> _Text excerpt_:
=-=-=-=-=

Per loves the ’80s. It was a fantastic decade, he thinks, especially when you look back at it now. Sven asks PG what made it special compared to the ’70s. Mr. G explains that music-wise the digital revolution happened. Suddenly you started to work with click tracks and drum machines instead of the old school stuff. Music changed a lot and everything else changed. If you look back at fashion, books…, everything was different. If you look back, Sven thinks the ’50s continued until The Beatles came on the scene in ’63 or so. The ’70s started in 1968-69. Sometimes decades go like this. When Sven hears the album Station To Station by David Bowie, it’s recorded in 1976 or 1975, but that sounds almost ’80s to him as well. Sven is curious if for Per as a songwriter there is an archetypical ’80s sound. It is the synthesizer for PG. It’s Pet Shop Boys, Eurythmics, Thompson Twins, Depeche Mode, Simple Minds. There are so many examples of that style. But, of course, there was a parallel industry as well. Country music went on and the rock scene as well. So basically, the guys are going to have a little bit of this, a little bit of that on the list.

At position No. 30 they kick off with a Swedish monster hit from 1980, Vill ha dig. It became the breakthrough song of a band called Freestyle. Per says this song was all over the place and his first band, Gyllene Tider and Freestyle became sort of competitors. They shared the number one spots on the charts all the time with different singles. Per thinks this is a really brilliant track for its time. It’s just really catchy and it sounds really cool. Long live the ’80s, PG says. He adds that it was a hit even in 1981. It just went on and on and on. Big song for the band, one that you couldn’t escape in the early ’80s. It was all over the radio.

A song you could escape is the next one. Öresundstwist by Torsson, a southern Swedish cult band. Per says this song doesn’t sound like the ’80s at all, it sounds rather like the ’60s. It sounds very much like Torsson. They have their own universe, Sven says. It’s very lyric-driven and it’s really fascinating to listen to them according to Per. The song is about taking the boat between southern Sweden, Helsingborg and Denmark over the Öresund strait. If you have trouble checking out the lyrics, this is basically what it’s all about, Sven informs. And while doing so, you dance some twist on the boat as well, if Sven understands the lyrics correctly. The band is still active. They are touring and they are still very popular, Sven says. PG adds „and they still sound the same”. Sven is pretty sure this is the American radio debut for Torsson.

=-=-=-=-=

> _Actions to take_:
[1] Decide whether each statement agrees with the passage about ’80s music, and answer yes or no with the words from the passage that settle it: (a) Vill ha dig was the breakthrough song of Freestyle; (b) Per says Öresundstwist sounds like the ’80s; (c) Torsson is no longer active.
[2] Reproduce word for word the part of the passage about ’80s music starting with "At position No." and going on through "over the radio.".
The listing has no connection to the passage about ’80s music.

=-=-=-=-=

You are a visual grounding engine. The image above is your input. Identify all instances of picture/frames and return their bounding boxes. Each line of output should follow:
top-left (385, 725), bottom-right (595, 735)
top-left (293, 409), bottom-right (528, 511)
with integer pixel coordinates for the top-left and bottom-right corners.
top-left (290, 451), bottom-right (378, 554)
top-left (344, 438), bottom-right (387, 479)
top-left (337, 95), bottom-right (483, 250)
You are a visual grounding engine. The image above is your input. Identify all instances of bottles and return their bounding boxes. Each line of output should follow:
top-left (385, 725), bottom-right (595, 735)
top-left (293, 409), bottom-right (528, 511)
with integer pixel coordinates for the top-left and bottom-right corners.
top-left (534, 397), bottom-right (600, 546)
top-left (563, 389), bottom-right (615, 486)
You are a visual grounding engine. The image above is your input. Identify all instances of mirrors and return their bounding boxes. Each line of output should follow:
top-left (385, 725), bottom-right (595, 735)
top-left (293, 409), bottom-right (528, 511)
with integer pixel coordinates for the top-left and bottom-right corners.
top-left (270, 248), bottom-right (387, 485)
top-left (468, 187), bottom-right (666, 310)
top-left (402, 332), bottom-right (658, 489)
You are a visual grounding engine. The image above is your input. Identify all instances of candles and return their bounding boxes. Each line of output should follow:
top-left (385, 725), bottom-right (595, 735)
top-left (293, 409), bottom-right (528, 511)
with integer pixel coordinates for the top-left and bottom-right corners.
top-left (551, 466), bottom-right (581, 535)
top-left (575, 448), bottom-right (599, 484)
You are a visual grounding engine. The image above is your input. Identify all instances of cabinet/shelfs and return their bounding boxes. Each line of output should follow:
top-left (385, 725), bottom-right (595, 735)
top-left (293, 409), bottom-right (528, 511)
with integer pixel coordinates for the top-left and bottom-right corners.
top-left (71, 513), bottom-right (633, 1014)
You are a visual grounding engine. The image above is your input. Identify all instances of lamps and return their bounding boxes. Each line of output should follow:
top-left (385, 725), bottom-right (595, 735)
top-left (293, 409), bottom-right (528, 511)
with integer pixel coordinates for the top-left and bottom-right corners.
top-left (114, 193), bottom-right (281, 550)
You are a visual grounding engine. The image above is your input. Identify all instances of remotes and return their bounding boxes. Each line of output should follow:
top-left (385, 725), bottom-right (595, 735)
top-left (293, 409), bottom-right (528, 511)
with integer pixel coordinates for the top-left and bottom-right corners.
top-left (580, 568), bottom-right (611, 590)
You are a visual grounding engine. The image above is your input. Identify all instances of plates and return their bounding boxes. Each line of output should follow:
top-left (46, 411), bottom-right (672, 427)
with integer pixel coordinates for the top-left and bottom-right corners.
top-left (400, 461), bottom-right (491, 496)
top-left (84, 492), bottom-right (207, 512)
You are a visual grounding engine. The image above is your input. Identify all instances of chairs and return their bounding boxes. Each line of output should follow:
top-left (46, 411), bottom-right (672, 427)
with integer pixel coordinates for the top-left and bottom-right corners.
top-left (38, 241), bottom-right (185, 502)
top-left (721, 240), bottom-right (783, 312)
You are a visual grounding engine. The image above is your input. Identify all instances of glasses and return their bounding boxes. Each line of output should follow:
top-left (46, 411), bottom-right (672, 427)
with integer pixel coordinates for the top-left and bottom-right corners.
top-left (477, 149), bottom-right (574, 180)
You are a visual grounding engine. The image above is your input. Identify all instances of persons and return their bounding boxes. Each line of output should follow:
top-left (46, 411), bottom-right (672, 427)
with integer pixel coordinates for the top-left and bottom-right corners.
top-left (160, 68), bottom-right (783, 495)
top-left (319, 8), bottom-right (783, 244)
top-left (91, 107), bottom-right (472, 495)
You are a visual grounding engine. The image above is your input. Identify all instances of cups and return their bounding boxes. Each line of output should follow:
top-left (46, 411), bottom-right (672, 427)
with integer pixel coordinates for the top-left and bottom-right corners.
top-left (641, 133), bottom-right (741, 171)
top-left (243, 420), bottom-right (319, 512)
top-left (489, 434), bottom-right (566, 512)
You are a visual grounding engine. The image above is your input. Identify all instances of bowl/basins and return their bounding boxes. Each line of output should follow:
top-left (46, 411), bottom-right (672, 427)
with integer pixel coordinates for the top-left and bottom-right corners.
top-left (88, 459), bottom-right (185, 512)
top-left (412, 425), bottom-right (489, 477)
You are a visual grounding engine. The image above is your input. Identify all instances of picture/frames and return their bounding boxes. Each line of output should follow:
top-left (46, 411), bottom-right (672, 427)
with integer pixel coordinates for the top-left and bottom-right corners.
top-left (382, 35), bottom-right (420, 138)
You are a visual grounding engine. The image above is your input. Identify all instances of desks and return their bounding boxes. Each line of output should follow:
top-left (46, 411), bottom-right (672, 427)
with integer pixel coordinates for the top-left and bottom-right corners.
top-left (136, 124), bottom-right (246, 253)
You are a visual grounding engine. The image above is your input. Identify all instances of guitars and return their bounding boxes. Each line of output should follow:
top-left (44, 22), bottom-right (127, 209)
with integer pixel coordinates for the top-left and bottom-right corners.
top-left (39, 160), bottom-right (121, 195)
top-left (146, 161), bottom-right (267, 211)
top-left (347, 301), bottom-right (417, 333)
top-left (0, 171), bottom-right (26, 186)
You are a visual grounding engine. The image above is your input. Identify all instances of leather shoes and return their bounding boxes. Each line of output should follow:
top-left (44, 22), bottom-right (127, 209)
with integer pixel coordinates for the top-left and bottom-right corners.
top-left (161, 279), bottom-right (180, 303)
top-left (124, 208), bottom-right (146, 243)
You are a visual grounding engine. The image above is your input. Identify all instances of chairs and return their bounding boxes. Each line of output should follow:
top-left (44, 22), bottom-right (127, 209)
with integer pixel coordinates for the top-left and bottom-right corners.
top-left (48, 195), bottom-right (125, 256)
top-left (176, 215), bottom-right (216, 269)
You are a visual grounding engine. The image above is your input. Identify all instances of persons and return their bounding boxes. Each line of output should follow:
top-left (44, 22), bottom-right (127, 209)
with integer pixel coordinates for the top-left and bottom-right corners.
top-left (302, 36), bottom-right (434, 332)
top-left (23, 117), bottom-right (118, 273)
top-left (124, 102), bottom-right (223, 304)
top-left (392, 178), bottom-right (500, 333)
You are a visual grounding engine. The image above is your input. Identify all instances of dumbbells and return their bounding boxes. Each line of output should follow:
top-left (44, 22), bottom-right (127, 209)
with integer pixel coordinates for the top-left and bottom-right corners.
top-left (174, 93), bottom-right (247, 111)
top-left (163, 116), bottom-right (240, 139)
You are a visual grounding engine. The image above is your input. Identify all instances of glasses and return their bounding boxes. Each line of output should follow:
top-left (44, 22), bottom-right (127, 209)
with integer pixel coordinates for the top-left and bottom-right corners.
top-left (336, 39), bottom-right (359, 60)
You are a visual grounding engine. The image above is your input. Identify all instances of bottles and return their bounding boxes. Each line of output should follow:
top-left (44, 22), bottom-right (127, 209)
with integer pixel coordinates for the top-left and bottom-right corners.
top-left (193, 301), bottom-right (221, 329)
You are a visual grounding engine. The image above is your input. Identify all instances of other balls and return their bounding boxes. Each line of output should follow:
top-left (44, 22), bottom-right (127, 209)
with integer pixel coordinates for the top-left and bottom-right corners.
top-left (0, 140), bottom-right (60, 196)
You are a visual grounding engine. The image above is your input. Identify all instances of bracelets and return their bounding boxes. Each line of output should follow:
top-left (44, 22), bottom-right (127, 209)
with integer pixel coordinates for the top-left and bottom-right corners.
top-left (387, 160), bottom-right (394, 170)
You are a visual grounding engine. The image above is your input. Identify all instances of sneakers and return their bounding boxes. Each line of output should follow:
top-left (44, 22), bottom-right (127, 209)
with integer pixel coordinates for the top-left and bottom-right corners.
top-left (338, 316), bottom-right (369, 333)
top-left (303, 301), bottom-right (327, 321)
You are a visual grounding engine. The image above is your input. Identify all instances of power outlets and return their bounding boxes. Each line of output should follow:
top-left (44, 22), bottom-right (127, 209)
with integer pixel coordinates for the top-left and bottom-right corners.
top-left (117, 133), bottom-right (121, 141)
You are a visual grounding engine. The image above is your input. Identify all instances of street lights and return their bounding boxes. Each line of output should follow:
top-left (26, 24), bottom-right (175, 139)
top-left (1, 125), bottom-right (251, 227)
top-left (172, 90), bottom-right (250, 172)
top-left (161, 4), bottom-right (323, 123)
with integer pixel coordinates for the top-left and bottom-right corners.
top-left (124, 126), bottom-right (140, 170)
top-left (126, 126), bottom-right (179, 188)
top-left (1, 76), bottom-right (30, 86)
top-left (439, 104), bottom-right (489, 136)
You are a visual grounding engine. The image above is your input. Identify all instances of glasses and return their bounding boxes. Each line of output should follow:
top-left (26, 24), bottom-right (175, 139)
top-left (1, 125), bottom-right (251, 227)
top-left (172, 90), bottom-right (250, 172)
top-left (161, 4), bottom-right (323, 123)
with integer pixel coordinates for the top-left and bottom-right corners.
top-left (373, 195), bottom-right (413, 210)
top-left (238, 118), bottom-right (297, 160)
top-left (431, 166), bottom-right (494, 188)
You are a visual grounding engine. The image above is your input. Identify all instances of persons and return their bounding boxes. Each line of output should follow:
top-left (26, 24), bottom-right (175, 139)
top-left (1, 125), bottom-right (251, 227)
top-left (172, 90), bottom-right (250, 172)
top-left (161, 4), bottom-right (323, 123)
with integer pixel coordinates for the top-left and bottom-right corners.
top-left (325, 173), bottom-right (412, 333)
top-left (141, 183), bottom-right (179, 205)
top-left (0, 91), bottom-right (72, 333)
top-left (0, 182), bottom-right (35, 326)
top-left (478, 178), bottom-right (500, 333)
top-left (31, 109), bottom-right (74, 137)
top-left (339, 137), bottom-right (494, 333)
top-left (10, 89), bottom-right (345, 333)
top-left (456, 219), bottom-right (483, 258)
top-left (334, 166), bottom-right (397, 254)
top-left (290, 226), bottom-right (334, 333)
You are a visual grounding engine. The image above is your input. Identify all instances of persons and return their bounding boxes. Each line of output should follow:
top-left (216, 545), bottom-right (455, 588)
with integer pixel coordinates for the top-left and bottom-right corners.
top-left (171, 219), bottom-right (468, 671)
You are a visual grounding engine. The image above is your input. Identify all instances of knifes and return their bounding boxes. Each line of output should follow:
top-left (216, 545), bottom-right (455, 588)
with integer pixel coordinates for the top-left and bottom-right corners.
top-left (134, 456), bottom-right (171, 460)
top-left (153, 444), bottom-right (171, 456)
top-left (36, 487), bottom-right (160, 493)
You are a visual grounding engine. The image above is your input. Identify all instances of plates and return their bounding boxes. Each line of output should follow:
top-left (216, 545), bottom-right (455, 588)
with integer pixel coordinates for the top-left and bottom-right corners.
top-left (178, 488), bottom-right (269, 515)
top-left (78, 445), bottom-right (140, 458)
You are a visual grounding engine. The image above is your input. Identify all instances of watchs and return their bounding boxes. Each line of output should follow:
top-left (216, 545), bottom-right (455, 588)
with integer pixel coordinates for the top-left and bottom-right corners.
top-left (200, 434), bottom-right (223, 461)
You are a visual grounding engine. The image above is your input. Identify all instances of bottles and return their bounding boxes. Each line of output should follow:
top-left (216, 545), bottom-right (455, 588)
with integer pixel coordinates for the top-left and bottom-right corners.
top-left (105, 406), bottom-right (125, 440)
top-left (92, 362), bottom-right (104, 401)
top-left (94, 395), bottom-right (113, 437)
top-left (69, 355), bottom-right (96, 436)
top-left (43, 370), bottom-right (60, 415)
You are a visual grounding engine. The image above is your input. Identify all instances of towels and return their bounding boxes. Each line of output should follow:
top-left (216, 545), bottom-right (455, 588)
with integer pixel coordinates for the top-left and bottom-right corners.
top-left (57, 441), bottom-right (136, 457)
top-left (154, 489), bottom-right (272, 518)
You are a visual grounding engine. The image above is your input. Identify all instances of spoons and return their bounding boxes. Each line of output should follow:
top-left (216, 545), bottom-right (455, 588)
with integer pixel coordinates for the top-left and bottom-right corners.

=-=-=-=-=

> _Responses_:
[1]
(a) Yes: "It became the breakthrough song of a band called Freestyle."
(b) No: "Per says this song doesn’t sound like the ’80s at all, it sounds rather like the ’60s."
(c) No: "The band is still active."

[2]
At position No. 30 they kick off with a Swedish monster hit from 1980, Vill ha dig. It became the breakthrough song of a band called Freestyle. Per says this song was all over the place and his first band, Gyllene Tider and Freestyle became sort of competitors. They shared the number one spots on the charts all the time with different singles. Per thinks this is a really brilliant track for its time. It’s just really catchy and it sounds really cool. Long live the ’80s, PG says. He adds that it was a hit even in 1981. It just went on and on and on. Big song for the band, one that you couldn’t escape in the early ’80s. It was all over the radio.